You do have a party, although you can solo it if you're a glutton for punishment. You play as an individual character, though, not a blob. There's only one king and the king has a lot of choices to make--the companions are like your royal entourage. There's tons of meaningful C&C.
The game has a much better hook than most CRPGs. No fucking around killing rats in basements. Kingmaker opens in the fortress of a powerful noblewoman. She’s summoned a group of mercenaries with a proposition: if you clear out the bandits in the lawless region next door, she’ll recognize you as the baron and finance some nation building on your behalf.
But there’s a snag. Her gathering is betrayed, assassins strike in the middle of the night, and you need to fight them off. After the enemies are defeated, one of your companions accuses you of being the traitor. Because there’s no proof either way, your boss orders the team to split into two groups—depending on your decisions in the prologue, you’ll get a different starting party.
The first chapter involves clearing out the bandits from the province, with the other party of adventurers popping up to sabotage you along the way.
Gameplay wise, Kingmaker is a lot like the infinity engine games, although I think the combat is better than either Baldur’s Gate or either Icewind Dale. On normal difficulty, the combat has enough challenge to require some thought. It’s a huge game with ~150 hours of content. After you clear out the bandits, you become ruler and need to deal with a series of escalating crises: troll invasion, goblin infestation, a curse turning your subjects into monsters, barbarian hordes, a war with your asshole neighbor, fucking fairies.
The writing is surprisingly good (they brought in Avellone as a consultant and for once it seems to have paid off). The companions are entertaining, some are even likable. Especially the goblin backstabber that MCA wrote. You will be betrayed, you will be robbed, you will have the chance to participate in a threesome with an elf and her half-orc boyfriend, who have a really fucked up polyamorous relationship (if you're gonna do romances, Kingmaker knows you should at least make them uncomfortable and extremely inadvisable).
There’s a kingdom management system that some people dislike, but you can automate and ignore it. People bitch about bugs, but it's been nearly a year since release and it's now a smooth experience.

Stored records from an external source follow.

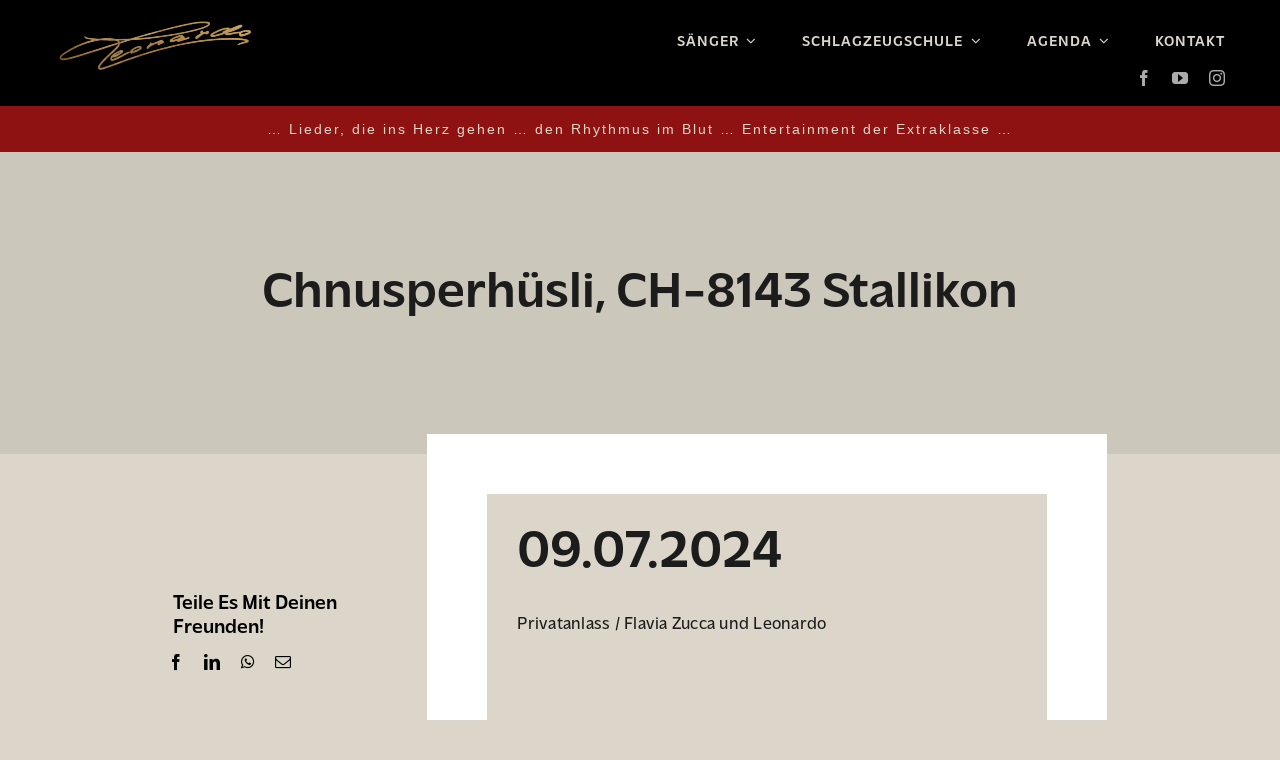

--- FILE ---
content_type: text/css
request_url: https://leonardo-music.ch/wp-content/themes/Avada-Child-Theme/style.css?ver=6.9
body_size: 82
content:
/*
Theme Name: Avada Child
Description: Child theme for Avada theme
Author: ThemeFusion
Author URI: https://theme-fusion.com
Template: Avada
Version: 1.0.0
Text Domain:  Avada
*/



#menu-hauptmenu-oben .awb-menu__main-li_regular.current-menu-ancestor .awb-menu__main-a_regular, 
#menu-hauptmenu-oben .awb-menu__main-li_regular.current-menu-item .awb-menu__main-a_regular, 
#menu-hauptmenu-oben .awb-menu__main-li_regular.current-menu-parent .awb-menu__main-a_regular, 
#menu-hauptmenu-oben .awb-menu__main-li_regular.expanded .awb-menu__main-a_regular, 
#menu-hauptmenu-oben .awb-menu__main-li_regular.hover .awb-menu__main-a_regular, 
#menu-hauptmenu-oben .awb-menu__main-li_regular:active .awb-menu__main-a_regular, 
#menu-hauptmenu-oben .awb-menu__main-li_regular:focus .awb-menu__main-a_regular, 
#menu-hauptmenu-oben .awb-menu__main-li_regular:focus-within .awb-menu__main-a_regular, 
#menu-hauptmenu-oben .awb-menu__main-li_regular:hover .awb-menu__main-a_regular {
	  color: #8e1212 !important;
}


#wrapper #main .fusion-post-content > .blog-shortcode-post-title, .fusion-blog-shortcode a {
	color: #FFFFFF !important;
}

Like most CRPGs, the quality declines near the end, but you've got at least 100 hours of great game before it becomes merely good.
Long story short: Kingmaker is the throwback CRPG for everyone who's been burned by the "kickstarter renaissance." It couldn’t be further from Pillars of Eternity in terms of tone. While Pillars is grim, depressing, buttoned down and not very fantastical (like Sawyer wanted to make a low-magic setting but forgot to tell the guy writing the main story), Kingmaker is melodramatic, full of big personalities doing extreme things (like BG2, not like Larian). After years of disappointment, kickstarter finally produced a spiritual successor to the infinity engine games that recaptures the old infinity engine magic.
Everyone should at least give it a try.